Allgemein eignet sich das Factoring für Selbstständige und Freiberufler, die ihre Liquidität steigern möchten. Folgende Unternehmer können besonders davon profitieren:
● Onlinehändler und stationäre Einzelhändler
● Zeitarbeitsfirmen und Personaldienstleister
● Spediteure und Logistikunternehmen
● Handwerker
● Maschinenbauunternehmen
● Unternehmen in der IT‑Branche und im E‑Commerce-Sektor
● Pflegedienste
● Druckereien
Factoringanbieter
Es gibt zahlreiche Factoringanbieter in Deutschland. Viele davon sind im Deutschen Factoring Verband e. V. für große Factoringgesellschaften und dem Bundesverband Factoring für den Mittelstand e. V. (BFM) für KMU organisiert. Zu den bekanntesten Factoringunternehmen in Deutschland gehören:
● Fundflow: für Selbstständige und kleine Unternehmer. Die Gebühren beginnen bei 2,5 %.
● Rechnung.de: für Freiberufler, Unternehmen und Start-ups. Die Gebühren beginnen bei 0,5 %.
● Flex Payment: für kleine und mittelständische Unternehmen sowie Freiberufler. Es werden Rechnungen zwischen 50 bis 125.000 Euro übernommen.
● Rhein-Main-Factoring: für Selbstständige, Freiberufler und kleine oder mittelgroße Unternehmen. Die Gebühren beginnen bei 3 %.
Was zeichnet einen guten Factoringanbieter aus?
Angesichts der immer größer werdenden Zahl von Factoringanbietern solltest du wissen, worauf du als Selbstständiger achten musst, wenn du eine Factoringfirma beauftragst.
● Das Unternehmen sollte dir als Selbstständigen echtes Factoring anbieten.
● Gut ist, wenn der Anbieter das komplette Debitorenmanagement übernimmt.
● Es sollte sich um ein Unternehmen handeln, das neben dem Factoring weitere Branchenlösungen anbietet.
● Wähle einen Anbieter, der Mitglied in einem der genannten Factoringverbände ist – die Mitgliedschaft ist wie ein Qualitätssiegel.
● Das Unternehmen sollte eine Auszahlung nach maximal zwei Werktagen gewährleisten.
● Je mehr Service das Factoringunternehmen anbietet, desto besser – feste Ansprechpartner sind beispielsweise von Vorteil, um dich bei Rückfragen nicht immer von Neuem vorstellen zu müssen.
Fazit – lohnt sich Factoring für Selbstständige?

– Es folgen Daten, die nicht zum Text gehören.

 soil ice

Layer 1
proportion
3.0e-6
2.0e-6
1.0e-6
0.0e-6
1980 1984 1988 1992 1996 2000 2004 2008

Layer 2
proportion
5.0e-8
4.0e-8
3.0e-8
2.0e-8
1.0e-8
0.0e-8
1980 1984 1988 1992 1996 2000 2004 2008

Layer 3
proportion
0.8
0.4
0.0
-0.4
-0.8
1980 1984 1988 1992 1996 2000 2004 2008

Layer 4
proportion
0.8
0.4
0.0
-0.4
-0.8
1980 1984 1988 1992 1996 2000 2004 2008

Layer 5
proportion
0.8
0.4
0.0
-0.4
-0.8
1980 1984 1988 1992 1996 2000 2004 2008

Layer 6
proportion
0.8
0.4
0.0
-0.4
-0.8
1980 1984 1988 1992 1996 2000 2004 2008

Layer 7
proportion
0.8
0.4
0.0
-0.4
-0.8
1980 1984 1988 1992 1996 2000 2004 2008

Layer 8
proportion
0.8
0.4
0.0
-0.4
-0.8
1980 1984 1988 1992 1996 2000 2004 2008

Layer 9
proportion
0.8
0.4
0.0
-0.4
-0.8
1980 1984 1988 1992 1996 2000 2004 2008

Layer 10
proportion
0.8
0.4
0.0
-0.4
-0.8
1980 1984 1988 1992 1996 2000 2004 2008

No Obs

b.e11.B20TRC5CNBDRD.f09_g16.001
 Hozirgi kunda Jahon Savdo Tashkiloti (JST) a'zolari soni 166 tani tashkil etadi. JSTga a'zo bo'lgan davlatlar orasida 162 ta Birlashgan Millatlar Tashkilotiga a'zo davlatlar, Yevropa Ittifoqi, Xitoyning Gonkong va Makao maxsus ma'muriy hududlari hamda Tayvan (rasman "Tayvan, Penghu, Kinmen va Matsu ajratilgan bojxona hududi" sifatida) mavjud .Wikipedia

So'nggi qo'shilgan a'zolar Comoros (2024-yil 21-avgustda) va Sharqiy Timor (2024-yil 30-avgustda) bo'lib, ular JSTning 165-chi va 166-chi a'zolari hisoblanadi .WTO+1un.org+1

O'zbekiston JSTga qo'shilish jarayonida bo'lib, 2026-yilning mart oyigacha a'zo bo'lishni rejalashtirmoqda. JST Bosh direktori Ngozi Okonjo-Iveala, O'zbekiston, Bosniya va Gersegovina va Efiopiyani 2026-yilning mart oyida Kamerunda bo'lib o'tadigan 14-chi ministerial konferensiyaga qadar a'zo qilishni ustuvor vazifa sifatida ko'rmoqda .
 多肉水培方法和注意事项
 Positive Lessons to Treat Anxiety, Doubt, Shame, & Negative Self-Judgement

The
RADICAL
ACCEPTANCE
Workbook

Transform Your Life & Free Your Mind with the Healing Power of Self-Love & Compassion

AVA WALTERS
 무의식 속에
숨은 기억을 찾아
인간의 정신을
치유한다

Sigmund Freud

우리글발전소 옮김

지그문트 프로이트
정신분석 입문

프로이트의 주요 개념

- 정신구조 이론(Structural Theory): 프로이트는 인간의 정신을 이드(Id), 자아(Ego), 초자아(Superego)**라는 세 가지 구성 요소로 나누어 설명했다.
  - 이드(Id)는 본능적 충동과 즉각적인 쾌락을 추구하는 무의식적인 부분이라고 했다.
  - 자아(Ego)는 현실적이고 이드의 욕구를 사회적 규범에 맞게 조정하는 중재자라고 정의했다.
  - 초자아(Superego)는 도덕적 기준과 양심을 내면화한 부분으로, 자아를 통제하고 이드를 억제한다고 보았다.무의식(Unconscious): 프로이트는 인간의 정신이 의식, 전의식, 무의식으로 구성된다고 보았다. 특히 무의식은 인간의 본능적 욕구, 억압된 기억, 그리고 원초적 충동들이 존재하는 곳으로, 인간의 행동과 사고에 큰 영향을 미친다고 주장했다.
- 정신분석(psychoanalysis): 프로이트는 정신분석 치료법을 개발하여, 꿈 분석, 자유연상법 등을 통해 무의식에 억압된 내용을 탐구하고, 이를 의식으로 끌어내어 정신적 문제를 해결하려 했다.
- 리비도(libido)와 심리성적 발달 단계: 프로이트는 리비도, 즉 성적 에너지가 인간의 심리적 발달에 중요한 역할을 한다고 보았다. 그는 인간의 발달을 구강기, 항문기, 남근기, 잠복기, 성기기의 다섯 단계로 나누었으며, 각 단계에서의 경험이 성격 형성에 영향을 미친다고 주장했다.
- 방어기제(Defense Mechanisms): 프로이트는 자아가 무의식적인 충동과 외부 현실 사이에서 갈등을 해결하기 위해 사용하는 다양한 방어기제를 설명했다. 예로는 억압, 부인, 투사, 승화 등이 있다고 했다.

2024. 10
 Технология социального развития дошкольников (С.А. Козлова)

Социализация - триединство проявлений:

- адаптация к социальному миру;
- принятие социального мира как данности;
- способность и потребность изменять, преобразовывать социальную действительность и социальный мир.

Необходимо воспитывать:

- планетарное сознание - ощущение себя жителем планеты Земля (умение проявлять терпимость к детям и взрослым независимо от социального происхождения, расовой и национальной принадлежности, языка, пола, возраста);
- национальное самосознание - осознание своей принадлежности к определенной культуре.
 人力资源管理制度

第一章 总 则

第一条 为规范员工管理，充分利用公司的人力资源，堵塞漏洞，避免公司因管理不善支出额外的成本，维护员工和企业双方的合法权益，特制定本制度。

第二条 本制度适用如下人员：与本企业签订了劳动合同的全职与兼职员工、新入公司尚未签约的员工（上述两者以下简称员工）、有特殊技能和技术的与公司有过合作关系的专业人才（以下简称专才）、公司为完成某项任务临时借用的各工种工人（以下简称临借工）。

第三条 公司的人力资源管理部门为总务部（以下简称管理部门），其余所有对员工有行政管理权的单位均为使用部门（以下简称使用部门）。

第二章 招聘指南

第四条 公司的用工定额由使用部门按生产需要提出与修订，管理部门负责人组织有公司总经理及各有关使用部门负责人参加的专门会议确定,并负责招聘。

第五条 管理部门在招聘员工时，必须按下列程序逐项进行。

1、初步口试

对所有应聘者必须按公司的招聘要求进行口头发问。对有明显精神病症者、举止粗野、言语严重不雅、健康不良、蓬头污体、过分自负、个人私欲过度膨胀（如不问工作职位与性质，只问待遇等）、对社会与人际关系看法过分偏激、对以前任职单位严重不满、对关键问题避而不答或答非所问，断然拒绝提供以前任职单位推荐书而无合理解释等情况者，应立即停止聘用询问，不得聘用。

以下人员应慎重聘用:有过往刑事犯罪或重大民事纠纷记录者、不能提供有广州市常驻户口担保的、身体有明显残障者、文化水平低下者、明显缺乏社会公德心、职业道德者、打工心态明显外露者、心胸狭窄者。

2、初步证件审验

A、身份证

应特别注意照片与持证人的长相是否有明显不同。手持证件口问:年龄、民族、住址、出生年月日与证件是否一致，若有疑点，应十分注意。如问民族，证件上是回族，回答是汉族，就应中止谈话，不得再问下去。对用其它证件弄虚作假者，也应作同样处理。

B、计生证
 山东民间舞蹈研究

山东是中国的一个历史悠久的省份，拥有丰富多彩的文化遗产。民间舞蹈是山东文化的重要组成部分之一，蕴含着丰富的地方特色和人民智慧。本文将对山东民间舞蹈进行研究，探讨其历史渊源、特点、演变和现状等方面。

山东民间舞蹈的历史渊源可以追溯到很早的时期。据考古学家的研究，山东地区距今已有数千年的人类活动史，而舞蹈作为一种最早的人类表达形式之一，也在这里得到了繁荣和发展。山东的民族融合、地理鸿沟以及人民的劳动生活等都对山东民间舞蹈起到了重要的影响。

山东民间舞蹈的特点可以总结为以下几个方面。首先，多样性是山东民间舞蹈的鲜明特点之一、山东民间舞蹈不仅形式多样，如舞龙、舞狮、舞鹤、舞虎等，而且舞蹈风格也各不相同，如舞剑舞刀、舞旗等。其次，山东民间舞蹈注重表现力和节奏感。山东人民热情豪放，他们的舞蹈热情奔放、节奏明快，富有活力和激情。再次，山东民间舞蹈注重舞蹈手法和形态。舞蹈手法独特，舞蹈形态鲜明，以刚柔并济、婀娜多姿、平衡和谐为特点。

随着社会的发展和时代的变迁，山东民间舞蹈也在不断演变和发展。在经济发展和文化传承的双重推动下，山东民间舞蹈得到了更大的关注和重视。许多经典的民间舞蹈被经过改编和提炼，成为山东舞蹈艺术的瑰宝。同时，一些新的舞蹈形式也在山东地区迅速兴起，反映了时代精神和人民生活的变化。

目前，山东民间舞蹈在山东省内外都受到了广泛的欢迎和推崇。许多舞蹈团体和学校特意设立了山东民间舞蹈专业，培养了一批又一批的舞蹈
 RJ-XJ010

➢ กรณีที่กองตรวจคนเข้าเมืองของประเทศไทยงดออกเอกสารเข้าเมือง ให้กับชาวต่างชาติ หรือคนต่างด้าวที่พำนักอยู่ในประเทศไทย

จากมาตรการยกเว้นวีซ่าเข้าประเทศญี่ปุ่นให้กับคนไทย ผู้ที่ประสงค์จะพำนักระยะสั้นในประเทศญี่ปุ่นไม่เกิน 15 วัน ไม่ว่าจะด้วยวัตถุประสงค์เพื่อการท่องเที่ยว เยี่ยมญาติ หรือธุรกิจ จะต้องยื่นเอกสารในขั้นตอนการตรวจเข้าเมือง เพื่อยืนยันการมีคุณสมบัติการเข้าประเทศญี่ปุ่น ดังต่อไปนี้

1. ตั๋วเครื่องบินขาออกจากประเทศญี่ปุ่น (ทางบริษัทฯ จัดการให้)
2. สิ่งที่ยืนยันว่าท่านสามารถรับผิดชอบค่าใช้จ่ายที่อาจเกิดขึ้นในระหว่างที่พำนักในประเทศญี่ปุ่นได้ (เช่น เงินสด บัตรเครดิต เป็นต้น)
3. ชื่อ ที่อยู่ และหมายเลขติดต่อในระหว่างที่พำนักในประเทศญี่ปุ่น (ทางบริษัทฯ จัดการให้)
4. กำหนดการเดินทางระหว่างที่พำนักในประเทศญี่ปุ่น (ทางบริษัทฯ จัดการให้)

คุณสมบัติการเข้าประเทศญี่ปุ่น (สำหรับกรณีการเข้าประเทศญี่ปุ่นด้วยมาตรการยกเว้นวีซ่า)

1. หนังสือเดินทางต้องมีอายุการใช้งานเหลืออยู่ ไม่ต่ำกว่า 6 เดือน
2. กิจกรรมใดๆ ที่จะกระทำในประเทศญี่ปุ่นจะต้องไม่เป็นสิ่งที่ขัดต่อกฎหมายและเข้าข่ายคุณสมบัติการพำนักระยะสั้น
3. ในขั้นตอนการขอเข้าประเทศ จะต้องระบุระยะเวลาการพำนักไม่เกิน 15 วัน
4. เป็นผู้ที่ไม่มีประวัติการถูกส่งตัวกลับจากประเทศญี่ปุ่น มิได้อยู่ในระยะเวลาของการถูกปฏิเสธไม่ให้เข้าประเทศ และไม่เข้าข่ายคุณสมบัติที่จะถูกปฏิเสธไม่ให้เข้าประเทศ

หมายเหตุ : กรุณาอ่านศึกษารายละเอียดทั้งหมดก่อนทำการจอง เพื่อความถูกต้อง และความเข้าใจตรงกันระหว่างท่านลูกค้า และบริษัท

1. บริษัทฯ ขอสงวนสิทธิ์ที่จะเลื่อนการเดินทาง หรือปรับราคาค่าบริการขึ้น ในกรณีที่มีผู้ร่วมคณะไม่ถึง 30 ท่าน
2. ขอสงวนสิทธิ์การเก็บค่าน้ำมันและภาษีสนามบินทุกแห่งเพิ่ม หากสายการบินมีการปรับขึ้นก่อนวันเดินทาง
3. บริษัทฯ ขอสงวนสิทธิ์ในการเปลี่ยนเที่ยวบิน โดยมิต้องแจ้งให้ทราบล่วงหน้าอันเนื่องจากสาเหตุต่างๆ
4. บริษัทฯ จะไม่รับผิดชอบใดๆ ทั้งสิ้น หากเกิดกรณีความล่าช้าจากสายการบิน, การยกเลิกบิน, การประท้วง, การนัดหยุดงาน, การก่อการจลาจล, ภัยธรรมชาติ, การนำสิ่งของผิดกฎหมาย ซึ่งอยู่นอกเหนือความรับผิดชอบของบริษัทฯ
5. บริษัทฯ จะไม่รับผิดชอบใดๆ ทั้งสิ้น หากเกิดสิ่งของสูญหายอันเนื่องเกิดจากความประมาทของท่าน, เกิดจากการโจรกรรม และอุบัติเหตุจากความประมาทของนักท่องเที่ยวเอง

Factoring für Selbstständige kann sich in der Tat lohnen. Jedoch funktioniert es nur bei Rechnungen, die du an andere Unternehmer oder Selbstständige gestellt hast. Privatkunden werden von den Factoringanbietern nicht übernommen. Das Factoring bringt dir einige Vorteile: Du bekommst pünktlich dein Geld, musst keine Angst mehr vor Zahlungsausfällen haben und sparst durch das Abtreten des Mahnwesens und Inkassoverfahrens jede Menge Zeit und Ärger. Für diese Leistungen musst du eine geringe Gebühr bezahlen. Dafür bist du aber jederzeit liquide.